### Excerpted passage:
=-=-=-=-=
# Finca rental wanted - Fuengirola



## perrodeagua (Jun 24, 2010)

We are looking for a finca for long term rental in the areas of Entrerrios, La Atalaya, Mijas Campo, Valtocado, La Cala golf etc. up as far as Puerto De Los Pescadores in Alhaurin El Grande but the closer to Fuengirola the better.
We have been here nine years, speak Spanish and have our own small business. We are a responsible middle-aged couple and are non-smokers.
3 beds/2 bath minimum, we have plenty of furniture so prefer unfurnished or only the basics. 
Pool, storage and/or outbuildings, orchard, water deposit. 
NO neighbours, within sight or sound, the more isolated the better. A house that is situated up a long drive from the road would be great.
=-=-=-=-=
### Data section:
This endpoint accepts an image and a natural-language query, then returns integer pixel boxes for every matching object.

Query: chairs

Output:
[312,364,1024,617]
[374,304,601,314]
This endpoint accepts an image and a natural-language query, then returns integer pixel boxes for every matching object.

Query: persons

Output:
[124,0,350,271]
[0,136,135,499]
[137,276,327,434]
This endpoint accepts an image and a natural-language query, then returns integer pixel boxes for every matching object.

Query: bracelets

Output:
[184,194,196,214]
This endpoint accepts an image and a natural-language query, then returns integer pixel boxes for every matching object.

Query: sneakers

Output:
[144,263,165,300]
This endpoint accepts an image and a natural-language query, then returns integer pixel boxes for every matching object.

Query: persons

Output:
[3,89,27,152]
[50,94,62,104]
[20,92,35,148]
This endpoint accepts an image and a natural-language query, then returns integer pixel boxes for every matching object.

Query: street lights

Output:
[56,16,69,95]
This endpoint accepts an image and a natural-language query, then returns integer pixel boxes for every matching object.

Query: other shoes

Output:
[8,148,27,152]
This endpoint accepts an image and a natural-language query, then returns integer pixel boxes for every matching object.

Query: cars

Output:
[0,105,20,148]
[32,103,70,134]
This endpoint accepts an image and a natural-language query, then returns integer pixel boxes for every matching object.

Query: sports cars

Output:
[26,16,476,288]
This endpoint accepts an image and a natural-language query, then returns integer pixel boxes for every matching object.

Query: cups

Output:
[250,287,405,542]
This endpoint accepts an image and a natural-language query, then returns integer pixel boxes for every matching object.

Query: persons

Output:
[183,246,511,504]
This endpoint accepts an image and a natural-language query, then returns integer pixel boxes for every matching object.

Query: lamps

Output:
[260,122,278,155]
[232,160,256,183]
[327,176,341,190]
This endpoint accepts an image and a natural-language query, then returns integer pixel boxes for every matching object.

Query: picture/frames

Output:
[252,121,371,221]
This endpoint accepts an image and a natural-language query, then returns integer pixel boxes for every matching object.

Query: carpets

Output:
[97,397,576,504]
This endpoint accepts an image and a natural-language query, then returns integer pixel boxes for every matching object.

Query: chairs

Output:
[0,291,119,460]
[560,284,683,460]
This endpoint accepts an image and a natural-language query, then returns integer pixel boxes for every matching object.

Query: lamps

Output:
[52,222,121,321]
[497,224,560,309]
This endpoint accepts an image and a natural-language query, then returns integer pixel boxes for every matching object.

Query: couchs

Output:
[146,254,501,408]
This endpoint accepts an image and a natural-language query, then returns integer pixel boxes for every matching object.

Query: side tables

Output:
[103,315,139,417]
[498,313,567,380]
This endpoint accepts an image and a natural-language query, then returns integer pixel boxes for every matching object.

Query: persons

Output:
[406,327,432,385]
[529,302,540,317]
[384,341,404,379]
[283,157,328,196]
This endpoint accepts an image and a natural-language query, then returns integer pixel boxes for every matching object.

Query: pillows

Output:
=-=-=-=-=
### The tasks:
1/ Answer these questions using the finca rental post:
(a) How long has the couple been in the area?
(b) What is the minimum number of bedrooms and bathrooms they want?
(c) What kind of furnishing do they prefer?
2/ Summarize the finca rental post in two sentences.
3/ Extend the finca rental post, continuing after its final sentence.
The data is not needed here.

### The answers:
1/
(a) Nine years.
(b) Three bedrooms and two bathrooms.
(c) Unfurnished or only the basics, since they have plenty of furniture.

2/ A responsible, non-smoking, middle-aged couple who have lived in the area for nine years, speak Spanish and run a small business want a long-term finca rental between Entrerrios and Puerto De Los Pescadores, preferably close to Fuengirola. They need at least three bedrooms and two bathrooms, prefer it unfurnished, and want a pool, storage or outbuildings, an orchard and a water deposit, with no neighbors within sight or sound.

3/
Kennels or stables for Spanish Water Dogs. We have plenty of posts and fencing to make a secure area with the owners permission. Plenty of land, around 10000m2 or above would be great, preferably mainly flat and fenced. 
Our dogs do not live in the house and do not moult. 
Older house preferred, we do not mind decorating or gardening, making small improvements. 
Max rent about 600 euros per month.

SNIP/


----------



## jojo (Sep 20, 2007)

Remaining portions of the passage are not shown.